Cette crise a été déclenchée par l’annonce, en avril 2015, de la candidature controversée du président Pierre Nkurunziza à un troisième mandat. Il a obtenu ce mandat en juillet de la même année.

Dénonciation du rôle des « Imbonerakure »

Les signataires de la lettre publique dénoncent l’isolement croissant du pays. Human Rights Watch (HRW), la Fédération internationale des droits de l’Homme (FIDH) et Reporters sans frontières (RSF) notamment, estiment que le Burundi se coupe de plus en plus de l’ONU.

Les autorités burundaises « ont perpétué leur politique plus large de répression contre les opposants suspectés, la société civile indépendante et les médias, et ont délibérément entravé la capacité de documentation par l’ONU des violations des droits humains », accusent les ONG.

Ces organisations dénoncent également la police et des membres des Imbonerakure – la ligue des jeunes du parti au pouvoir que l’ONU qualifie de milice –, qui continuent de « commettre des abus en toute impunité »« Certains membres des Imbonerakure ont tué, torturé, violé et battu sévèrement un grand nombre de personnes à travers le pays ».

Alerte du Conseiller pour la prévention du génocide

Le conseiller spécial des Nations unies pour la prévention du génocide a à nouveau dénoncé les risques d’« atrocités de masse » au Burundi. Adama Dieng a appelé le Conseil de sécurité à prendre des « mesures énergiques », dans une lettre à ses membres parvenue mercredi 8 mars à l’Agence France-Presse et à Radio France International (RFI).

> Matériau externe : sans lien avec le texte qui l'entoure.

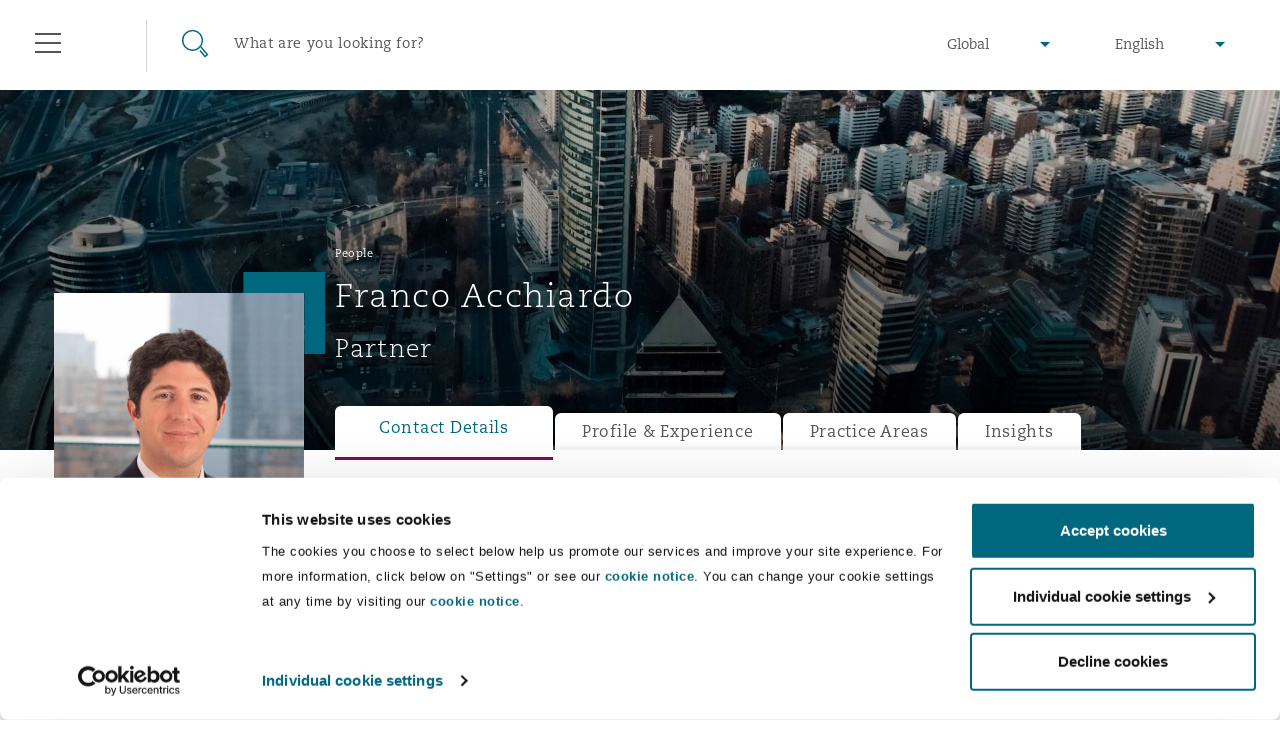

--- FILE ---
content_type: image/svg+xml
request_url: https://www.clydeco.com/content/img/send.svg
body_size: -3308
content:
<svg id="Layer_1" data-name="Layer 1" xmlns="http://www.w3.org/2000/svg" viewBox="0 0 24 24"><defs><style>.cls-1{fill:#53565a;}.cls-2{fill:none;}</style></defs><title>send</title><path class="cls-1" d="M2,21l21-9L2,3v7l15,2L2,14Z"/><path class="cls-2" d="M0,0H24V24H0Z"/></svg>

--- FILE ---
content_type: image/svg+xml
request_url: https://www.clydeco.com/content/img/mobile.svg
body_size: -3165
content:
<svg id="Layer_1" data-name="Layer 1" xmlns="http://www.w3.org/2000/svg" viewBox="0 0 24 24"><defs><style>.cls-1{fill:#53565a;}.cls-2{fill:none;}</style></defs><title>mobile</title><path class="cls-1" d="M15.5,1h-8A2.5,2.5,0,0,0,5,3.5v17A2.5,2.5,0,0,0,7.5,23h8A2.5,2.5,0,0,0,18,20.5V3.5A2.5,2.5,0,0,0,15.5,1Zm-4,21A1.5,1.5,0,1,1,13,20.5,1.5,1.5,0,0,1,11.5,22ZM16,18H7V4h9Z"/><path class="cls-2" d="M0,0H24V24H0Z"/></svg>

--- FILE ---
content_type: image/svg+xml
request_url: https://www.clydeco.com/content/img/social/twitter--grey.svg
body_size: 417
content:
<?xml version="1.0" encoding="utf-8"?>
<!-- Generator: Adobe Illustrator 28.3.0, SVG Export Plug-In . SVG Version: 6.00 Build 0)  -->
<svg version="1.1" id="Layer_1" xmlns="http://www.w3.org/2000/svg" xmlns:xlink="http://www.w3.org/1999/xlink" x="0px" y="0px"
	 viewBox="0 0 30 30" style="enable-background:new 0 0 30 30;" xml:space="preserve">
<style type="text/css">
	.st0{fill:#5D6165;}
</style>
<path class="st0" d="M18.9,8.8h2.1L16.4,14l5.3,7h-4.2l-3.3-4.3L10.6,21H8.5l4.8-5.5L8.3,8.8h4.3l2.9,3.9L18.9,8.8z M18.1,19.8h1.1
	L11.9,10h-1.2L18.1,19.8z"/>
</svg>


--- FILE ---
content_type: image/svg+xml
request_url: https://www.clydeco.com/content/img/linkedin--grey.svg
body_size: -3104
content:
<svg id="Layer_1" data-name="Layer 1" xmlns="http://www.w3.org/2000/svg" viewBox="0 0 20 20"><defs><style>.cls-1{fill:#53565a;}</style></defs><title>linkedin</title><path class="cls-1" d="M15.83,0H4.17A4.17,4.17,0,0,0,0,4.17V15.83A4.17,4.17,0,0,0,4.17,20H15.83A4.17,4.17,0,0,0,20,15.83V4.17A4.17,4.17,0,0,0,15.83,0ZM6.67,15.83H4.17V6.67h2.5ZM5.42,5.61A1.47,1.47,0,1,1,6.88,4.14,1.46,1.46,0,0,1,5.42,5.61ZM16.67,15.83h-2.5V11.16c0-2.8-3.34-2.59-3.34,0v4.67H8.33V6.67h2.5V8.14C12,6,16.67,5.82,16.67,10.2Z"/></svg>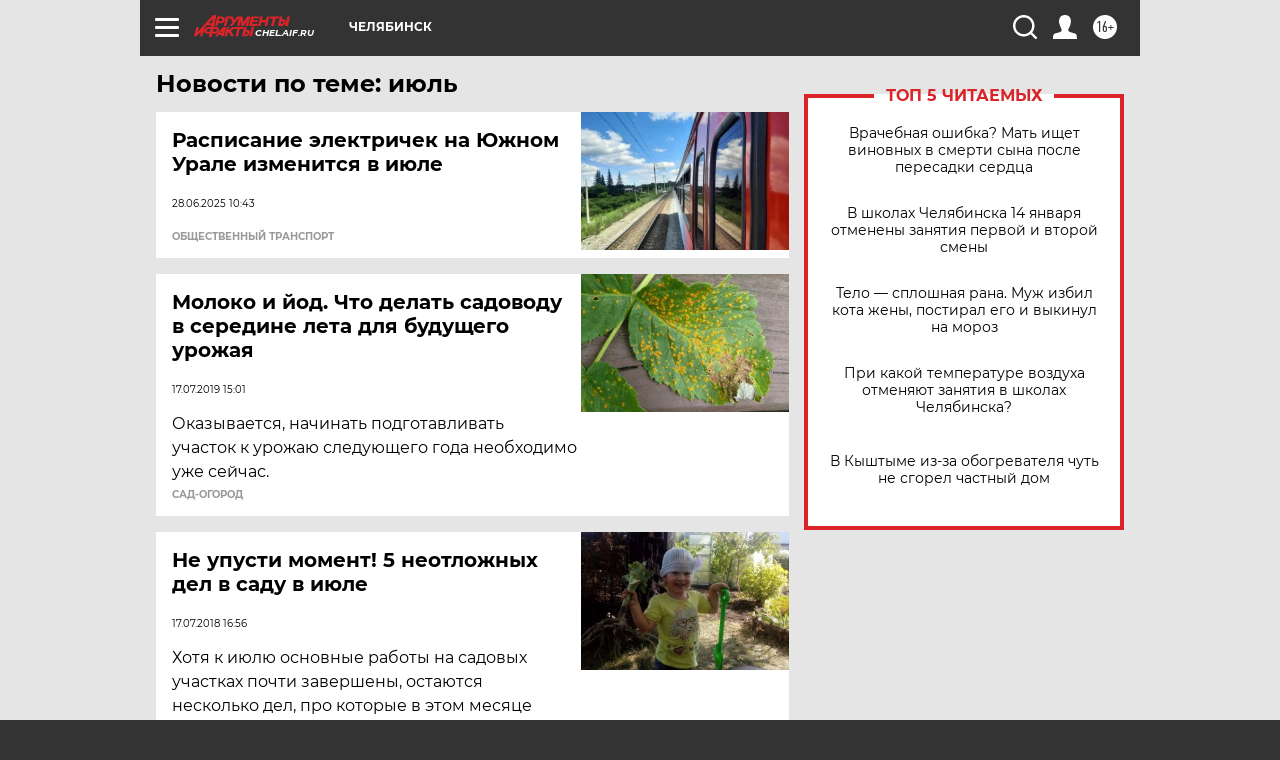

--- FILE ---
content_type: text/html
request_url: https://tns-counter.ru/nc01a**R%3Eundefined*aif_ru/ru/UTF-8/tmsec=aif_ru/838118471***
body_size: -72
content:
6211730B69682D95X1768435093:6211730B69682D95X1768435093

Adama Dieng estime que « les perspectives de paix, de sécurité et de réconciliation au Burundi ont diminué » depuis novembre 2015, lorsqu’il s’était adressé au Conseil de sécurité de l’ONU pour la dernière fois sur ce cas. Son ton prend à contre-pied celui de certains experts qui estiment que le conflit burundais est « de faible intensité ».

Adama Dieng met en garde contre la possible décision de lever le verrou constitutionnel des deux mandats présidentiels. Le pouvoir burundais vient de mettre en place une commission chargée de proposer une révision de la Constitution.

Il appelle le Conseil de sécurité à prendre, sans les détailler, « des mesures énergiques » pour mettre fin à cette crise, et il se dit prêt à rencontrer ses membres pour en discuter.

La lettre d’Adama Dieng et son contenu sont « une mise en scène théâtrale pour influencer le briefing du Conseil de sécurité », a réagi dans un tweet Albert Shingiro, l’ambassadeur du Burundi à l’ONU, évoquant « un harcèlement diplomatique ».